The recent development of RNA in-situ hybridization (ISH) probes complementary to E6/E7 mRNA now permits direct visualization of viral transcripts in routinely processed tissues.(19, 27, 28) The purpose of this study was to test the effectiveness of this novel strategy against other commonly used HPV detection methods, and to validate certain distinguishing characteristics of HPV-related HNSCC including its preferential targeting of the oropharynx.

Methods

Tumor samples

Study approval was obtained from the Johns Hopkins Medical Institutions Internal Review Board. Tumor blocks were collected from 282 patients who had undergone biopsies or resections of HNSCCs at the Johns Hopkins Hospital and other centers between the years of 1996 and 2005. Although this case diversity allowed us to test the E6/E7 mRNA method across a wide cross section of patients with HNSCC, including patients from many different treating institutions, it did not facilitate evaluation of patient follow up. The precise sites of tumor origin were determined from a review of the medical records. The anatomic sites included the oropharynx (n = 77), oral cavity (n=109), larynx (n=64), hypopharynx (n=20), sinonasal tract (n=7), nasopharynx (n=2). Three of the samples were of lymph node metastases from patients with unknown primary sites. Slides from each case were reviewed, and then one or more formalin-fixed and paraffin-embedded tissue blocks were selected for tumor tissue transfer. The core cylinders measured 0.7 mm in diameter, and a minimum of three cores were transferred from the donor blocks to the recipient tissue microarray (TMA) blocks to minimize the effect of tumor heterogeneity. TMA sections were evaluated by p16 immunohistochemistry, HPV DNA ISH, and HPV RNA ISH.
◇ ◇ ◇ ◇ ◇ ◇ ◇
## [Work instructions]
1) For each statement, say yes or no according to the passage on HPV testing in head and neck tumors, and quote the words that decide it. (a) The tumor blocks came from 282 patients treated between 1996 and 2005. (b) The variety of cases made it possible to evaluate patient follow-up. (c) At least three cores were moved from the donor blocks into the tissue microarray blocks.
2) Continue the passage on HPV testing in head and neck tumors, starting after its final sentence.
The stored data comes from a separate source, unrelated to the passage on HPV testing in head and neck tumors.

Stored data
◇ ◇ ◇ ◇ ◇ ◇ ◇
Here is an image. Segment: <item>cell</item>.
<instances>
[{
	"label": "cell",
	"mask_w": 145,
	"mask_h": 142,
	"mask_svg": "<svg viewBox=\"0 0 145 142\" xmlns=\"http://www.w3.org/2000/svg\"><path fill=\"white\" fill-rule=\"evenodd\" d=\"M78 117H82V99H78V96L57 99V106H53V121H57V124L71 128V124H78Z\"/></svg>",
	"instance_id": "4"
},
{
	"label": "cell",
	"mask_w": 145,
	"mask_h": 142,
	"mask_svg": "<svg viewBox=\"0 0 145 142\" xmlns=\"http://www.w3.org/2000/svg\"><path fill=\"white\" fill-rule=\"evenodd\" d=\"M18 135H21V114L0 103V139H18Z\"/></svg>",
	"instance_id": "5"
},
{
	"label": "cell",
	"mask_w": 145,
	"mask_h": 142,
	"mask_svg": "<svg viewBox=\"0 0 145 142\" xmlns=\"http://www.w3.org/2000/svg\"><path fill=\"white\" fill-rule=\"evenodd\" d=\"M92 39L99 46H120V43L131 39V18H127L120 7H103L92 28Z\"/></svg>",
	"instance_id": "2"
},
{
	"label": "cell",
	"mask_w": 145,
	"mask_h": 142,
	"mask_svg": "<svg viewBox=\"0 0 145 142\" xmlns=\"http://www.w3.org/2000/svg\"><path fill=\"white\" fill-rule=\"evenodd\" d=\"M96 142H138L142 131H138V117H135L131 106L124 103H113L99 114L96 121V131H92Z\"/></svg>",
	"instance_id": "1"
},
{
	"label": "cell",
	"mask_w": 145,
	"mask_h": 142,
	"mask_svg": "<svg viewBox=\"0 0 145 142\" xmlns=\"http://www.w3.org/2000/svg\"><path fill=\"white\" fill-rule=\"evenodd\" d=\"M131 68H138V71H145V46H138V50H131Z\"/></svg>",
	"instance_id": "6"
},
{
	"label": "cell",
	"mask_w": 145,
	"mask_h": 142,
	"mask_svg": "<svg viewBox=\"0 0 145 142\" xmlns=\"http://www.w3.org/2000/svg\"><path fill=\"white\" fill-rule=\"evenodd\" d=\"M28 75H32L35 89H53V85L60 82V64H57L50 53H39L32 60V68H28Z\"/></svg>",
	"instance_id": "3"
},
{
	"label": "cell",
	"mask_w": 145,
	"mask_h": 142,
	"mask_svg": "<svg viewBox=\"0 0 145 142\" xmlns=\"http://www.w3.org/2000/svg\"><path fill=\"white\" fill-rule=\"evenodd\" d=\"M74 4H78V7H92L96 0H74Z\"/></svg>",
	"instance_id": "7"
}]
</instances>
◇ ◇ ◇ ◇ ◇ ◇ ◇
## [Responses by task]
1)
(a) Yes: "Tumor blocks were collected from 282 patients who had undergone biopsies or resections of HNSCCs at the Johns Hopkins Hospital and other centers between the years of 1996 and 2005."
(b) No: "it did not facilitate evaluation of patient follow up."
(c) Yes: "a minimum of three cores were transferred from the donor blocks to the recipient tissue microarray (TMA) blocks"

2)
At the Johns Hopkins Hospital, all biopsied and resected oropharyngeal squamous cell carcinomas are routinely evaluated for HPV using both p16 immunohistochemistry and HPV DNA ISH.(23) We performed a diagnostic search of the surgical pathology files of the Johns Hopkins Hospital in an attempt to identify cases showing discordant results (i.e. p16 positive, HPV DNA ISH negative). These cases were then selected for HPV analysis using the E6/E7 mRNA method to determine the value of this method in resolving these conflicting findings. A tumor block was obtained for E6/E7 mRNA analysis, and the results were compared to the p16 immunohistochemistry and HPV DNA ISH findings as reported in the medical records.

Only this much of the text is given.